Che qualcosa stia cambiando nell’approccio dell’Occidente all’alimentazione è evidente: dal moltiplicarsi dei programmi televisivi dedicati alla cucina, al boom (+20% in Italia nel 2016) delle vendite di prodotti biologici, che nei carrelli dei nostri supermercati, secondo un sondaggio Ipsos, sono arrivati a contare per oltre il 3% del totale. Il 60% degli italiani, certifica un’indagine di Swg, legge le etichette sulle confezioni dei prodotti, attenta a provenienza e tracciabilità degli alimenti. E la sorpresa è che questa nuova attitudine è particolarmente diffusa anche tra i più giovani, i cosiddetti Millennials, da sempre associati al consumo di junk food: l’80% di loro, dicono gli organizzatori dell’evento, vuole sapere di più sulla provenienza del cibo che consuma. Se si tratta di moda o di vera rivoluzione lo si capirà, ma nel frattempo si sono adeguate anche le grandi multinazionali dell’alimentare come Coca-Cola, Pepsi e McDonald’s, sempre più attente a presentarsi ai clienti con una veste di responsabilità calorica.

Così in ogni conferenza di Seed&Chips sarà presente sul palco almeno un under30. E giovanissimi sono anche molti dei fondatori di startup innovative presenti alla manifestazione. L’italiana Addento sta commercializzando una linea di prodotti preparati con la farina di grilli, ingrediente con un contenuto proteico più che doppio rispetto alla bresaola, mentre Mi Green Food, in collaborazione con l’Università del Maryland, lavora con i micrortaggi, plantule commestibili ricche di vitamine. L’olandese Seamore Food prepara bacon e tagliatelle a base di alghe, l’americana New Wave Food frutti di mare a base vegetale, studiati per limitare l’impatto della pesca industriale sui mari. Nuove pietanze che, se non sostituire, potrebbero almeno affiancare quelli a cui oggi siamo abituati: il 35% degli italiani, dice Ipsos, si aspetta di vedere scendere nei prossimi cinque anni il consumo di carne.

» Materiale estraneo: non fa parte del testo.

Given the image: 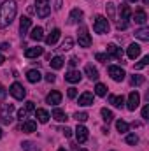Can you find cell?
Returning <instances> with one entry per match:
<instances>
[{"instance_id": "6da1fadb", "label": "cell", "mask_w": 149, "mask_h": 151, "mask_svg": "<svg viewBox=\"0 0 149 151\" xmlns=\"http://www.w3.org/2000/svg\"><path fill=\"white\" fill-rule=\"evenodd\" d=\"M16 12H18L16 0H5V2L0 5V28L9 27V25L14 21Z\"/></svg>"}, {"instance_id": "7a4b0ae2", "label": "cell", "mask_w": 149, "mask_h": 151, "mask_svg": "<svg viewBox=\"0 0 149 151\" xmlns=\"http://www.w3.org/2000/svg\"><path fill=\"white\" fill-rule=\"evenodd\" d=\"M109 28H111V25H109V19H107L105 16H97V18H95V21H93V30H95L97 34H109Z\"/></svg>"}, {"instance_id": "3957f363", "label": "cell", "mask_w": 149, "mask_h": 151, "mask_svg": "<svg viewBox=\"0 0 149 151\" xmlns=\"http://www.w3.org/2000/svg\"><path fill=\"white\" fill-rule=\"evenodd\" d=\"M9 93H11L16 100H23V99L27 97V90H25L23 84H19V83H12L11 88H9Z\"/></svg>"}, {"instance_id": "277c9868", "label": "cell", "mask_w": 149, "mask_h": 151, "mask_svg": "<svg viewBox=\"0 0 149 151\" xmlns=\"http://www.w3.org/2000/svg\"><path fill=\"white\" fill-rule=\"evenodd\" d=\"M77 34H79V35H77V40H79V46H81V47H90V46H91V37H90L86 27H81Z\"/></svg>"}, {"instance_id": "5b68a950", "label": "cell", "mask_w": 149, "mask_h": 151, "mask_svg": "<svg viewBox=\"0 0 149 151\" xmlns=\"http://www.w3.org/2000/svg\"><path fill=\"white\" fill-rule=\"evenodd\" d=\"M107 70H109V76H111L114 81H117V83H121V81L125 79V76H126L125 70H123L121 67H117V65H111Z\"/></svg>"}, {"instance_id": "8992f818", "label": "cell", "mask_w": 149, "mask_h": 151, "mask_svg": "<svg viewBox=\"0 0 149 151\" xmlns=\"http://www.w3.org/2000/svg\"><path fill=\"white\" fill-rule=\"evenodd\" d=\"M139 104H140V95H139V91H132V93L128 95V104H126L128 111H135V109L139 107Z\"/></svg>"}, {"instance_id": "52a82bcc", "label": "cell", "mask_w": 149, "mask_h": 151, "mask_svg": "<svg viewBox=\"0 0 149 151\" xmlns=\"http://www.w3.org/2000/svg\"><path fill=\"white\" fill-rule=\"evenodd\" d=\"M75 137H77V142H86L88 141V137H90V134H88V128L86 127H82V125H77V128H75Z\"/></svg>"}, {"instance_id": "ba28073f", "label": "cell", "mask_w": 149, "mask_h": 151, "mask_svg": "<svg viewBox=\"0 0 149 151\" xmlns=\"http://www.w3.org/2000/svg\"><path fill=\"white\" fill-rule=\"evenodd\" d=\"M107 56H114L116 60L123 62V51H121V47H117L116 44H109V46H107Z\"/></svg>"}, {"instance_id": "9c48e42d", "label": "cell", "mask_w": 149, "mask_h": 151, "mask_svg": "<svg viewBox=\"0 0 149 151\" xmlns=\"http://www.w3.org/2000/svg\"><path fill=\"white\" fill-rule=\"evenodd\" d=\"M93 100H95L93 93H91V91H84V93L79 97V106H82V107H86V106H93Z\"/></svg>"}, {"instance_id": "30bf717a", "label": "cell", "mask_w": 149, "mask_h": 151, "mask_svg": "<svg viewBox=\"0 0 149 151\" xmlns=\"http://www.w3.org/2000/svg\"><path fill=\"white\" fill-rule=\"evenodd\" d=\"M46 102H47V104H51V106H58V104L62 102V93H60V91H56V90H54V91H51V93L46 97Z\"/></svg>"}, {"instance_id": "8fae6325", "label": "cell", "mask_w": 149, "mask_h": 151, "mask_svg": "<svg viewBox=\"0 0 149 151\" xmlns=\"http://www.w3.org/2000/svg\"><path fill=\"white\" fill-rule=\"evenodd\" d=\"M62 35V32H60V28H54V30H51V34L46 37V44L47 46H54L56 42H58V39Z\"/></svg>"}, {"instance_id": "7c38bea8", "label": "cell", "mask_w": 149, "mask_h": 151, "mask_svg": "<svg viewBox=\"0 0 149 151\" xmlns=\"http://www.w3.org/2000/svg\"><path fill=\"white\" fill-rule=\"evenodd\" d=\"M133 19H135L137 25H146V21H148V14H146V11H144V9H137L135 14H133Z\"/></svg>"}, {"instance_id": "4fadbf2b", "label": "cell", "mask_w": 149, "mask_h": 151, "mask_svg": "<svg viewBox=\"0 0 149 151\" xmlns=\"http://www.w3.org/2000/svg\"><path fill=\"white\" fill-rule=\"evenodd\" d=\"M30 27H32V19H30V18H27V16H23V18H21V21H19V32H21V35H27Z\"/></svg>"}, {"instance_id": "5bb4252c", "label": "cell", "mask_w": 149, "mask_h": 151, "mask_svg": "<svg viewBox=\"0 0 149 151\" xmlns=\"http://www.w3.org/2000/svg\"><path fill=\"white\" fill-rule=\"evenodd\" d=\"M126 55H128V58H130V60H135V58L140 55V46H139V44H135V42H133V44H130V46H128Z\"/></svg>"}, {"instance_id": "9a60e30c", "label": "cell", "mask_w": 149, "mask_h": 151, "mask_svg": "<svg viewBox=\"0 0 149 151\" xmlns=\"http://www.w3.org/2000/svg\"><path fill=\"white\" fill-rule=\"evenodd\" d=\"M51 12V5L49 4H37V16L39 18H47Z\"/></svg>"}, {"instance_id": "2e32d148", "label": "cell", "mask_w": 149, "mask_h": 151, "mask_svg": "<svg viewBox=\"0 0 149 151\" xmlns=\"http://www.w3.org/2000/svg\"><path fill=\"white\" fill-rule=\"evenodd\" d=\"M82 19V11L81 9H72V12H70V16H69V23L70 25H75V23H79Z\"/></svg>"}, {"instance_id": "e0dca14e", "label": "cell", "mask_w": 149, "mask_h": 151, "mask_svg": "<svg viewBox=\"0 0 149 151\" xmlns=\"http://www.w3.org/2000/svg\"><path fill=\"white\" fill-rule=\"evenodd\" d=\"M81 77H82L81 72L72 69V70H69V72L65 74V81H69V83H79V81H81Z\"/></svg>"}, {"instance_id": "ac0fdd59", "label": "cell", "mask_w": 149, "mask_h": 151, "mask_svg": "<svg viewBox=\"0 0 149 151\" xmlns=\"http://www.w3.org/2000/svg\"><path fill=\"white\" fill-rule=\"evenodd\" d=\"M21 128H23V132H25V134H32V132H35V130H37V123H35V121H32V119H27V121H23Z\"/></svg>"}, {"instance_id": "d6986e66", "label": "cell", "mask_w": 149, "mask_h": 151, "mask_svg": "<svg viewBox=\"0 0 149 151\" xmlns=\"http://www.w3.org/2000/svg\"><path fill=\"white\" fill-rule=\"evenodd\" d=\"M42 53H44V49L39 47V46H35V47H28V49L25 51V56H27V58H37Z\"/></svg>"}, {"instance_id": "ffe728a7", "label": "cell", "mask_w": 149, "mask_h": 151, "mask_svg": "<svg viewBox=\"0 0 149 151\" xmlns=\"http://www.w3.org/2000/svg\"><path fill=\"white\" fill-rule=\"evenodd\" d=\"M34 113H35V116H37L39 123H47V121H49V118H51L49 113H47L46 109H35Z\"/></svg>"}, {"instance_id": "44dd1931", "label": "cell", "mask_w": 149, "mask_h": 151, "mask_svg": "<svg viewBox=\"0 0 149 151\" xmlns=\"http://www.w3.org/2000/svg\"><path fill=\"white\" fill-rule=\"evenodd\" d=\"M109 102H111L114 107H123L125 106V97L123 95H111L109 97Z\"/></svg>"}, {"instance_id": "7402d4cb", "label": "cell", "mask_w": 149, "mask_h": 151, "mask_svg": "<svg viewBox=\"0 0 149 151\" xmlns=\"http://www.w3.org/2000/svg\"><path fill=\"white\" fill-rule=\"evenodd\" d=\"M27 79H28L30 83H39V81L42 79V74H40L39 70H35V69H32V70L27 72Z\"/></svg>"}, {"instance_id": "603a6c76", "label": "cell", "mask_w": 149, "mask_h": 151, "mask_svg": "<svg viewBox=\"0 0 149 151\" xmlns=\"http://www.w3.org/2000/svg\"><path fill=\"white\" fill-rule=\"evenodd\" d=\"M0 109H2V114H0V116H4V118H11V114L14 113V104H2Z\"/></svg>"}, {"instance_id": "cb8c5ba5", "label": "cell", "mask_w": 149, "mask_h": 151, "mask_svg": "<svg viewBox=\"0 0 149 151\" xmlns=\"http://www.w3.org/2000/svg\"><path fill=\"white\" fill-rule=\"evenodd\" d=\"M135 37L140 39V40H144V42H148V40H149V28H148V27L139 28V30L135 32Z\"/></svg>"}, {"instance_id": "d4e9b609", "label": "cell", "mask_w": 149, "mask_h": 151, "mask_svg": "<svg viewBox=\"0 0 149 151\" xmlns=\"http://www.w3.org/2000/svg\"><path fill=\"white\" fill-rule=\"evenodd\" d=\"M51 118H54L56 121H67L69 118H67V114H65V111H62V109H53V113H51Z\"/></svg>"}, {"instance_id": "484cf974", "label": "cell", "mask_w": 149, "mask_h": 151, "mask_svg": "<svg viewBox=\"0 0 149 151\" xmlns=\"http://www.w3.org/2000/svg\"><path fill=\"white\" fill-rule=\"evenodd\" d=\"M119 14H121V21H128L130 16H132V9H130V5H121Z\"/></svg>"}, {"instance_id": "4316f807", "label": "cell", "mask_w": 149, "mask_h": 151, "mask_svg": "<svg viewBox=\"0 0 149 151\" xmlns=\"http://www.w3.org/2000/svg\"><path fill=\"white\" fill-rule=\"evenodd\" d=\"M84 72H86V76L91 79V81H97L98 79V70L93 67V65H86V69H84Z\"/></svg>"}, {"instance_id": "83f0119b", "label": "cell", "mask_w": 149, "mask_h": 151, "mask_svg": "<svg viewBox=\"0 0 149 151\" xmlns=\"http://www.w3.org/2000/svg\"><path fill=\"white\" fill-rule=\"evenodd\" d=\"M30 39H34V40H42L44 39V30H42V27H35L34 30H32V34H30Z\"/></svg>"}, {"instance_id": "f1b7e54d", "label": "cell", "mask_w": 149, "mask_h": 151, "mask_svg": "<svg viewBox=\"0 0 149 151\" xmlns=\"http://www.w3.org/2000/svg\"><path fill=\"white\" fill-rule=\"evenodd\" d=\"M63 65H65V60H63L62 56H54V58L51 60V67H53V69H62Z\"/></svg>"}, {"instance_id": "f546056e", "label": "cell", "mask_w": 149, "mask_h": 151, "mask_svg": "<svg viewBox=\"0 0 149 151\" xmlns=\"http://www.w3.org/2000/svg\"><path fill=\"white\" fill-rule=\"evenodd\" d=\"M95 95H98V97H105V95H107V86L102 84V83H98V84L95 86Z\"/></svg>"}, {"instance_id": "4dcf8cb0", "label": "cell", "mask_w": 149, "mask_h": 151, "mask_svg": "<svg viewBox=\"0 0 149 151\" xmlns=\"http://www.w3.org/2000/svg\"><path fill=\"white\" fill-rule=\"evenodd\" d=\"M116 128H117V132H121V134H126L130 127H128V123H126V121H123V119H117V121H116Z\"/></svg>"}, {"instance_id": "1f68e13d", "label": "cell", "mask_w": 149, "mask_h": 151, "mask_svg": "<svg viewBox=\"0 0 149 151\" xmlns=\"http://www.w3.org/2000/svg\"><path fill=\"white\" fill-rule=\"evenodd\" d=\"M100 114H102V118H104V121H105V123H111L112 119H114V114H112V111H109L107 107H104V109L100 111Z\"/></svg>"}, {"instance_id": "d6a6232c", "label": "cell", "mask_w": 149, "mask_h": 151, "mask_svg": "<svg viewBox=\"0 0 149 151\" xmlns=\"http://www.w3.org/2000/svg\"><path fill=\"white\" fill-rule=\"evenodd\" d=\"M72 46H74V39H72V37H65V40L62 42V49H63V51L72 49Z\"/></svg>"}, {"instance_id": "836d02e7", "label": "cell", "mask_w": 149, "mask_h": 151, "mask_svg": "<svg viewBox=\"0 0 149 151\" xmlns=\"http://www.w3.org/2000/svg\"><path fill=\"white\" fill-rule=\"evenodd\" d=\"M105 9H107V16H109L111 19H114V16H116V7H114V4H112V2H107Z\"/></svg>"}, {"instance_id": "e575fe53", "label": "cell", "mask_w": 149, "mask_h": 151, "mask_svg": "<svg viewBox=\"0 0 149 151\" xmlns=\"http://www.w3.org/2000/svg\"><path fill=\"white\" fill-rule=\"evenodd\" d=\"M144 81H146V79H144V76H132V79H130V83H132L133 86H140Z\"/></svg>"}, {"instance_id": "d590c367", "label": "cell", "mask_w": 149, "mask_h": 151, "mask_svg": "<svg viewBox=\"0 0 149 151\" xmlns=\"http://www.w3.org/2000/svg\"><path fill=\"white\" fill-rule=\"evenodd\" d=\"M139 142V137L135 135V134H130V135H126V144H130V146H135Z\"/></svg>"}, {"instance_id": "8d00e7d4", "label": "cell", "mask_w": 149, "mask_h": 151, "mask_svg": "<svg viewBox=\"0 0 149 151\" xmlns=\"http://www.w3.org/2000/svg\"><path fill=\"white\" fill-rule=\"evenodd\" d=\"M74 118L77 119V123H82V121H86L90 116H88V113H82V111H81V113H75Z\"/></svg>"}, {"instance_id": "74e56055", "label": "cell", "mask_w": 149, "mask_h": 151, "mask_svg": "<svg viewBox=\"0 0 149 151\" xmlns=\"http://www.w3.org/2000/svg\"><path fill=\"white\" fill-rule=\"evenodd\" d=\"M148 63H149V56H144V58H142L139 63H135V70H140V69H144Z\"/></svg>"}, {"instance_id": "f35d334b", "label": "cell", "mask_w": 149, "mask_h": 151, "mask_svg": "<svg viewBox=\"0 0 149 151\" xmlns=\"http://www.w3.org/2000/svg\"><path fill=\"white\" fill-rule=\"evenodd\" d=\"M95 58H97L98 62H102V63H105V62L109 60V56H107V53H97V55H95Z\"/></svg>"}, {"instance_id": "ab89813d", "label": "cell", "mask_w": 149, "mask_h": 151, "mask_svg": "<svg viewBox=\"0 0 149 151\" xmlns=\"http://www.w3.org/2000/svg\"><path fill=\"white\" fill-rule=\"evenodd\" d=\"M25 109H27V113H34V111H35V106H34V102H32V100H28V102L25 104Z\"/></svg>"}, {"instance_id": "60d3db41", "label": "cell", "mask_w": 149, "mask_h": 151, "mask_svg": "<svg viewBox=\"0 0 149 151\" xmlns=\"http://www.w3.org/2000/svg\"><path fill=\"white\" fill-rule=\"evenodd\" d=\"M142 119H146V121L149 119V106H144L142 107Z\"/></svg>"}, {"instance_id": "b9f144b4", "label": "cell", "mask_w": 149, "mask_h": 151, "mask_svg": "<svg viewBox=\"0 0 149 151\" xmlns=\"http://www.w3.org/2000/svg\"><path fill=\"white\" fill-rule=\"evenodd\" d=\"M67 95H69V99H75V97H77V90H75V88H69Z\"/></svg>"}, {"instance_id": "7bdbcfd3", "label": "cell", "mask_w": 149, "mask_h": 151, "mask_svg": "<svg viewBox=\"0 0 149 151\" xmlns=\"http://www.w3.org/2000/svg\"><path fill=\"white\" fill-rule=\"evenodd\" d=\"M27 116H28L27 109H19V111H18V118H19V119H25Z\"/></svg>"}, {"instance_id": "ee69618b", "label": "cell", "mask_w": 149, "mask_h": 151, "mask_svg": "<svg viewBox=\"0 0 149 151\" xmlns=\"http://www.w3.org/2000/svg\"><path fill=\"white\" fill-rule=\"evenodd\" d=\"M46 81H47V83H54V81H56V76L49 72V74H46Z\"/></svg>"}, {"instance_id": "f6af8a7d", "label": "cell", "mask_w": 149, "mask_h": 151, "mask_svg": "<svg viewBox=\"0 0 149 151\" xmlns=\"http://www.w3.org/2000/svg\"><path fill=\"white\" fill-rule=\"evenodd\" d=\"M119 30H125L126 27H128V21H117V25H116Z\"/></svg>"}, {"instance_id": "bcb514c9", "label": "cell", "mask_w": 149, "mask_h": 151, "mask_svg": "<svg viewBox=\"0 0 149 151\" xmlns=\"http://www.w3.org/2000/svg\"><path fill=\"white\" fill-rule=\"evenodd\" d=\"M5 95H7V90H5V88H4V86L0 84V102H2L4 99H5Z\"/></svg>"}, {"instance_id": "7dc6e473", "label": "cell", "mask_w": 149, "mask_h": 151, "mask_svg": "<svg viewBox=\"0 0 149 151\" xmlns=\"http://www.w3.org/2000/svg\"><path fill=\"white\" fill-rule=\"evenodd\" d=\"M21 146H23V150H25V151H32V150H34V148H32V146H34L32 142H23Z\"/></svg>"}, {"instance_id": "c3c4849f", "label": "cell", "mask_w": 149, "mask_h": 151, "mask_svg": "<svg viewBox=\"0 0 149 151\" xmlns=\"http://www.w3.org/2000/svg\"><path fill=\"white\" fill-rule=\"evenodd\" d=\"M62 132H63V135H65V137H70V135H72V130H70L69 127H65V128H63Z\"/></svg>"}, {"instance_id": "681fc988", "label": "cell", "mask_w": 149, "mask_h": 151, "mask_svg": "<svg viewBox=\"0 0 149 151\" xmlns=\"http://www.w3.org/2000/svg\"><path fill=\"white\" fill-rule=\"evenodd\" d=\"M69 65H70V67H72V69H74L75 65H77V58H75V56H72V58H70V60H69Z\"/></svg>"}, {"instance_id": "f907efd6", "label": "cell", "mask_w": 149, "mask_h": 151, "mask_svg": "<svg viewBox=\"0 0 149 151\" xmlns=\"http://www.w3.org/2000/svg\"><path fill=\"white\" fill-rule=\"evenodd\" d=\"M0 49H2V51H7V49H9V44H7V42H0Z\"/></svg>"}, {"instance_id": "816d5d0a", "label": "cell", "mask_w": 149, "mask_h": 151, "mask_svg": "<svg viewBox=\"0 0 149 151\" xmlns=\"http://www.w3.org/2000/svg\"><path fill=\"white\" fill-rule=\"evenodd\" d=\"M54 9H56V11H60V9H62V0H56V5H54Z\"/></svg>"}, {"instance_id": "f5cc1de1", "label": "cell", "mask_w": 149, "mask_h": 151, "mask_svg": "<svg viewBox=\"0 0 149 151\" xmlns=\"http://www.w3.org/2000/svg\"><path fill=\"white\" fill-rule=\"evenodd\" d=\"M4 62H5V58H4V55H0V65H4Z\"/></svg>"}, {"instance_id": "db71d44e", "label": "cell", "mask_w": 149, "mask_h": 151, "mask_svg": "<svg viewBox=\"0 0 149 151\" xmlns=\"http://www.w3.org/2000/svg\"><path fill=\"white\" fill-rule=\"evenodd\" d=\"M37 4H49V0H37Z\"/></svg>"}, {"instance_id": "11a10c76", "label": "cell", "mask_w": 149, "mask_h": 151, "mask_svg": "<svg viewBox=\"0 0 149 151\" xmlns=\"http://www.w3.org/2000/svg\"><path fill=\"white\" fill-rule=\"evenodd\" d=\"M2 135H4V132H2V128H0V139H2Z\"/></svg>"}, {"instance_id": "9f6ffc18", "label": "cell", "mask_w": 149, "mask_h": 151, "mask_svg": "<svg viewBox=\"0 0 149 151\" xmlns=\"http://www.w3.org/2000/svg\"><path fill=\"white\" fill-rule=\"evenodd\" d=\"M58 151H65V148H60V150H58Z\"/></svg>"}, {"instance_id": "6f0895ef", "label": "cell", "mask_w": 149, "mask_h": 151, "mask_svg": "<svg viewBox=\"0 0 149 151\" xmlns=\"http://www.w3.org/2000/svg\"><path fill=\"white\" fill-rule=\"evenodd\" d=\"M142 2H144V4H148V2H149V0H142Z\"/></svg>"}, {"instance_id": "680465c9", "label": "cell", "mask_w": 149, "mask_h": 151, "mask_svg": "<svg viewBox=\"0 0 149 151\" xmlns=\"http://www.w3.org/2000/svg\"><path fill=\"white\" fill-rule=\"evenodd\" d=\"M79 151H88V150H79Z\"/></svg>"}, {"instance_id": "91938a15", "label": "cell", "mask_w": 149, "mask_h": 151, "mask_svg": "<svg viewBox=\"0 0 149 151\" xmlns=\"http://www.w3.org/2000/svg\"><path fill=\"white\" fill-rule=\"evenodd\" d=\"M130 2H137V0H130Z\"/></svg>"}]
</instances>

Altre tecnologie invece si guardano a produzione e preparazione degli alimenti: la startup milanese Robonica ha creato una micro serra connessa, Linfa, che permette di coltivare anche in appartamento erbe aromatiche e insalata, pronte in soli cinque giorni; la belga Foodpairing usa il suo database di ingredienti e prodotti per progettare nuovi abbinamenti; la londinese Winnow sfrutta sensori e tablet per monitorare e ridurre gli sprechi delle cucine industriali. Secondo gli analisti di Cb Insights gli investimenti in startup legate all’industria del cibo, il cosiddetto foodtech, sono arrivati nel 2016 a un miliardo di dollari.

Barack Obama parlerà martedì 9 (tutte le informazioni sull’evento qui). Sarà una delle prime uscite pubbliche dell’ex presidente degli Stati Uniti, dedicata a un tema che è stato tra le priorità delle sue politiche alla Casa Bianca e che sembra destinato a restarlo anche nella sua nuova vita da privato cittadino. Obama e l’ex first lady Michelle hanno appena lanciato la loro fondazione, l’Obama Foundation: al momento non ha ancora dei campi di azione specifici, ma è probabile che educazione alimentare e nutrizione siano in cima alla lista.